Cinco de Mayo Nachos

mayo9

Ingredients

  • WHITE CORN TORTILLA CHIPS (OR ANY TORTILLA CHIP YOU PREFER)
  • 1 15-1/2 OUNCE CAN PINTO BEANS
  • 2 FRESH JALAPEŃOS, DICED (SEEDS AND MEMBRANE REMOVED)
  • 2 CHICKEN BREASTS
  • 1 SMALL CAN SLICED BLACK OLIVES
  • SHREDDED CHEESE OF YOUR CHOICE, AS MUCH OR AS LITTLE AS YOU LIKE
  • 1/2 TABLESPOON OLIVE OIL
  • JUICE AND ZEST OF ONE LIME
  • 2 ROMA TOMATOES, DICED (SEEDS REMOVED)
  • 1 LARGE AVOCADO
  • 3 SLICED GREEN ONIONS, WHITE AND GREEN PARTS
  • DOLLOP OF SOUR CREAM
  • 1/2 TEASPOON KOSHER SALT
  • 1/2 TEASPOON CHILI LIME RUB
  • 1/4 TEASPOON GARLIC POWDER

Directions

Preheat oven to 425 degrees. Drizzle chicken breasts with olive oil, lime juice, kosher salt, garlic powder, chili lime rub, and lime zest. Roast for 35 minutes.

While chicken is roasting, dice jalapeño, dice tomato, slice green onion, and heat beans.

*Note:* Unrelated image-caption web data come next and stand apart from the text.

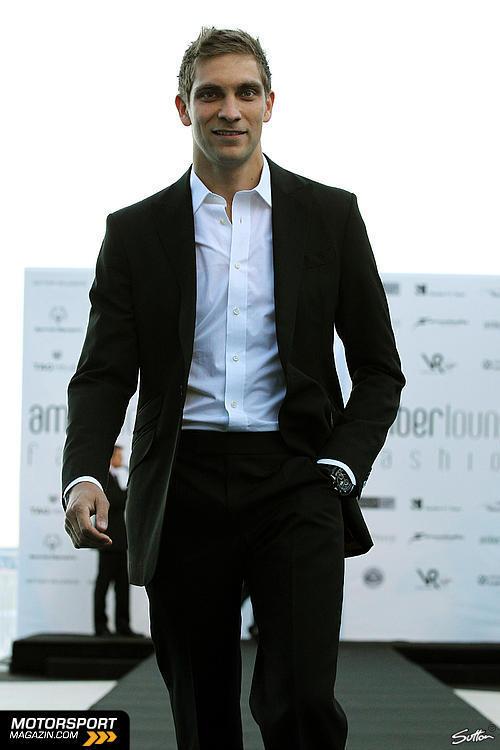 Виталий в черном костюме на Amber Fashion Show Гран-при Монако 2011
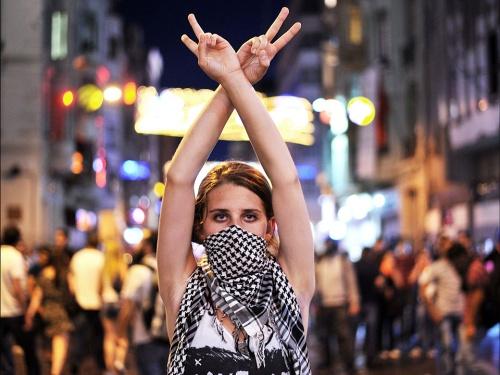 taksim_protestor_model 23 06 2013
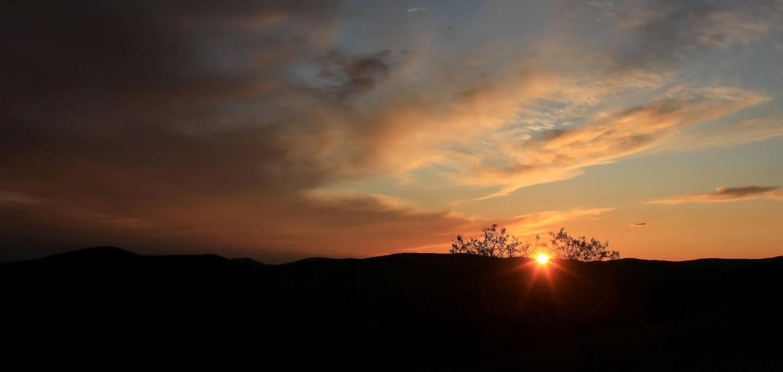 Un coucher de soleil à Bargème. Illustration.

Once chicken is done, cut into chunks. In a cast iron skillet, layer chips, beans, jalapeño, chicken and cheese. Repeat. Bake for 10 minutes in a preheated 425 degree oven. Top with diced tomatoes, black olives, avocado, green onions, and sour cream. Enjoy!